- **PASSAGE FOR REVIEW**:
== Segment start ==

I’m asking myself right now – what do I want to write about? What words could possibly make any difference in the fear and desperation of our mad and chaotic world? Some might say our ‘God-forsaken’ world but I reckon God would never forsake anything she created from love. Which is everything.

 

 I guess we all need hope right now. Maybe I need to write about hope?

 

What does hope look like? It looks a lot like love. It’s the kid who has her arm around the kid who’s not picked for the team. It’s stopping to buy a hot chocolate and a BLT for the guy sleeping in the doorway. It’s rocking up to pack bags at the foodbank because you said you would. It’s schlepping into town on bitterly cold January night to make sandwiches for the night shelter. It’s making a coffee for the window cleaner on a freezing day.

 

It’s all about love.

 

Maybe I need to write about hope and love? Hope and love which are rooted in something –or someone bigger than ourselves. Bigger than all this – the violence, the sorrow, the darned injustices, and terror beamed daily into our sitting rooms on the news every night.

 

You could call that faith.  Faith, hope and love. (Thanks St Paul).

 

When I was young, I didn’t understand what faith looked like. I never took to the evangelical God of my childhood with his pointy finger and expectation that I would dutifully tick all of his boxes. And so I’ve lived a life of two halves – the top half with its hard carapace of disbelief, the soft underneath of yearning, of vulnerability, of reaching out to hope and love.


This is the part that now finds God in song. The part which dons cassock and surplice and sings in a church choir. The part that drowns in the most exquisite words and harmonies and instead of encountering oblivion, finds itself more alive than it has ever felt before. This is where my stone is rolled away, where I emerge from the tomb, blinking in the sunlight to encounter resurrection, my road to Emmaus when I realise who was there all the time.

 

 I guess you could call that faith.

 

So in my writing, I need to write about these three things. Faith, hope and love. And in these three things I will encounter my expansive, loving, generous and spacious God who always, but always holds onto me.

== Segment end ==

- **STUDY QUESTIONS**:
**1.** Retype the stretch of the reflection on faith, hope and love from "This is the" through "all the time.".
**2.** Recast the paragraph of the reflection on faith, hope and love that opens with "What does hope look like?" as a brief list, keeping its main facts.
The listing that comes next is separate material, unrelated to the reflection on faith, hope and love.

- **GIVEN DATA**:

== Segment start ==

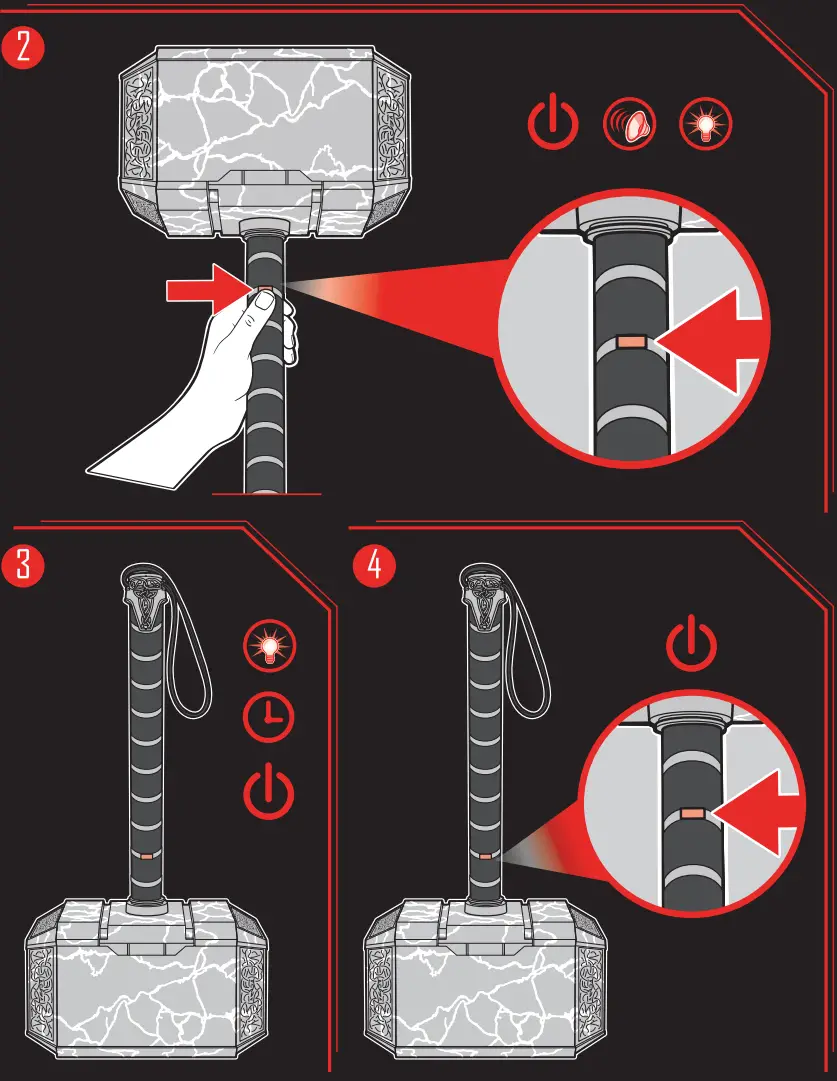 2

3

4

== Segment end ==

- **REPLIES**:
**1.**
This is the part that now finds God in song. The part which dons cassock and surplice and sings in a church choir. The part that drowns in the most exquisite words and harmonies and instead of encountering oblivion, finds itself more alive than it has ever felt before. This is where my stone is rolled away, where I emerge from the tomb, blinking in the sunlight to encounter resurrection, my road to Emmaus when I realise who was there all the time.

**2.**
Hope looks a lot like love. It is:
- a kid putting her arm around the kid not picked for the team
- buying a hot chocolate and a BLT for the guy sleeping in the doorway
- showing up to pack bags at the foodbank because you said you would
- going into town on a bitterly cold January night to make sandwiches for the night shelter
- making a coffee for the window cleaner on a freezing day